Moment Lens Version 2 lens suite brings DSLR photography to Apple’s iPhone 7

“The quality of photography made possible with an iPhone has significantly grown in quality over the past few years,” Séamus Bellamy writes for Macworld. “But there’s always room for improvement.”

“Enter Moment’s latest system of high quality photographic lenses,” Bellamy writes. “After a month of using them on trips to China, Japan, and while driving across western Canada I can say, with few reservations, that they’re one of the best investments a smartphone shutterbug can make.”

“I spent a month and a half on two different continents testing them and have found them to be a worthwhile investment, provided you take your iPhone photography very seriously,” Bellamy writes. “This is an important caveat as the lenses, priced between $90 and $100, don’t come cheap. But, you get what you pay for. Right out of the box, Moment’s lenses feel like serious business…”

Much more in the full article – recommended for iPhone photographershere.

MacDailyNews Take: Even the first versions of the MOMENT lenses were robustly made. Now that they attach to the iPhone via MOMENT cases, the system sounds even better.

4 Comments

  1. I remember shoving a Kodak lens attachment onto the side of my old Palm IIIc. It amazed friends and relatives. It worked.

    Such stuff is NOT professional. And yet, for its time, such stuff is enabling and useful. Paying a total of $130 for an added lens system isn’t bad at all. Just be sure you’re not buying it as Gee Whiz! technology. Know how you’re going to actually use it.

    1. Everyone of the example photos were poor at best. Lack sharpness, dynamic range and were flat out fuzzy.

      The distortion in their wide angle was so bad, who would use such a photo?

  2. Oh good grief. Enough with comparing cellphone cameras with DSLRs. They will never be as good. That’s just a fact.

    Sensor size matters.
    The quality of the glass matters.

    You’ll never get the sharpness, ISO range, noise reduction or dynamic range out of cellphone that you can get out of a DSLR.

    Just keep producing poor FB pictures and blurry concert photos with your cellphones.

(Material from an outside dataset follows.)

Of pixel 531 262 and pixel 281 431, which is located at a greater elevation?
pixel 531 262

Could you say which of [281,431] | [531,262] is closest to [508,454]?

  3. I take A LOT of photos with my iPhone, but 99% are spur of the moment, whip it out of my pocket and shoot situations. Adding a bulky lens for marginally better photos (that are awesome already, even from my 3-year-old 6+) doesn’t interest me. Maybe this will appeal to photo enthusiasts who want something better without paying $1000 for a DSLR, but I think the market is limited.